Yeah. I, and for me as a child I grew up in West Virginia, which is a, a state that has a lot of coal. So there was a lot of coal mining. And as a kid early in the mornings, I would hear the, the train whistles as the coal mining trains would move through the valley. And to this day, whenever I hear that sound, when a train approaches an intersection, and there’s a particular sequence of notes that are used to, to communicate that they’re coming into an intersection, it takes me right back to when I was a kid and, and hearing the trains in the early morning.

Pat Murphy:

Absolutely look so many marketers and agencies, they focus on the visual representation of an ad and the copy that accompanies it. But so often music gets left to last in the process of making an ad. Why is that, do you think?

Steve Keller:

Yeah, it’s, it’s fascinating to me that particularly, you know, in ads that are audio visual, you know, the audio is set at least 50% of the multisensory input that, that you’re getting. And yet we spend all of this time thinking about the shoot, the actors that we’re going to have the colours, the background, and then we get into editing and it’s, ‘I guess we need a piece of music underneath this. Let’s throw something in and see what sticks’, or maybe there’s a voiceover announcer that’s added later because there’s a script and that hasn’t been thought about before. And when you know how powerful music is when, you know, you can change that visual narrative in an instant simply by changing the sound underneath it. It’s always surprising to me that still, this is a, a habit that we have in the advertising and marketing industries of not thinking about the Sonic implications of advertising early on.

Pat Murphy:

I saw you wrote in an Ad Week article that brands need to harness the power of audio to compete. How do they kind of take steps to get this right then?

Steve Keller:

I think you know, there has to be an intention behind it. You know, my title as you mentioned in the introduction is Sonic strategy director and folks often ask me, what does that mean, Steve? I mean, it’s a cool title, but what do you really do?

Pat Murphy:

It’s a great question. First of all cool title, right?

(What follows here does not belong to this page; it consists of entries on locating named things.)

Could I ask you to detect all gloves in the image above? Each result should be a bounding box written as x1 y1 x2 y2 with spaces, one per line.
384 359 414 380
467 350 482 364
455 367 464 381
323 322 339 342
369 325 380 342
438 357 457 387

But also what is Sonic strategy to people who don’t know, explain what that means?

Steve Keller:

The simplest way I’ve come to explain it is that my job is really blending sound science with sound art, to help our clients make sound decisions. And this ladders back to your previous question. And I think what we need to do is begin to think about the decisions we’re making about sound. Why would we choose this piece of music? Why would we choose this voiceover? Should there be sound design, should there not be sound design? And we can use science to inform the creators that work with sound how they can use sound to get to particular outcomes that we’re looking for. And that’s the strategy piece. And we know from research, when you get it right, it has a powerful impact. And if you’re not paying attention, you can get it wrong. And it can have just as powerful, a negative impact on a brand if you’re not getting it right.

 Pat Murphy:

So at what point in the process of making an ad, should clients be thinking about their Sonic strategy or audio strategy?

Steve Keller:

Again, as we mentioned earlier, do it in the beginning, don’t leave it to the very last. Start thinking about Sonic KPIs for a brand. Brands have KPIs for everything. And it’s kind of surprising to me when I will talk to a marketer and I will say, well, what are your KPIs for audio? And the eyes will get right as if ‘I can actually have a KPI for audio?’. And yes, you know, what are the behaviors that you’re attempting to move your consumer to? What are the perceptions of the brand you’re trying to reinforce? How is your use of sound building brand equity? How are you managing that? So I encourage brands to, to develop a set of Sonic KPIs that really can drive how they’re thinking about sound and measuring those, those outcomes. And that’s only gonna happen if it’s at the beginning of the process, as you’re thinking about everything else, that’s going into a campaign.

Pat Murphy:

So it’s the question at the very beginning, which is ‘what is the role that music plays in your advertising or this particular campaign’, is that correct?

Steve Keller:

Yes, exactly! Or a voice. And we can also speak to how the use of music and sound begins to create an identity of the brand. There’s, there’s a lot of talk about Sonic identity, Sonic branding. I think a lot of brands don’t realise that they may have already inadvertently created a Sonic identity. It’s simply an experience of a brand that someone has. So if you begin thinking about the way you’re using sound to express your brand identity, the same way that brands think about visuals in expressing their identity. So they’ll build, you know, colour palettes, they’ll have a visual logo they may have a particular look or feel they have brand guidelines and standards around all of that. So they’re consistent. It’s simply applying that same type of thinking and strategy to sound, what are consistent uses of sound that can create a Sonic palette that when someone hears it, even if they’re not looking at the commercial, they’re aware, ‘oh, that’s this particular brand’ or using a Sonic logo, which is similar to a visual logo, a short little motif, or set of sounds that brings your brand top of mind.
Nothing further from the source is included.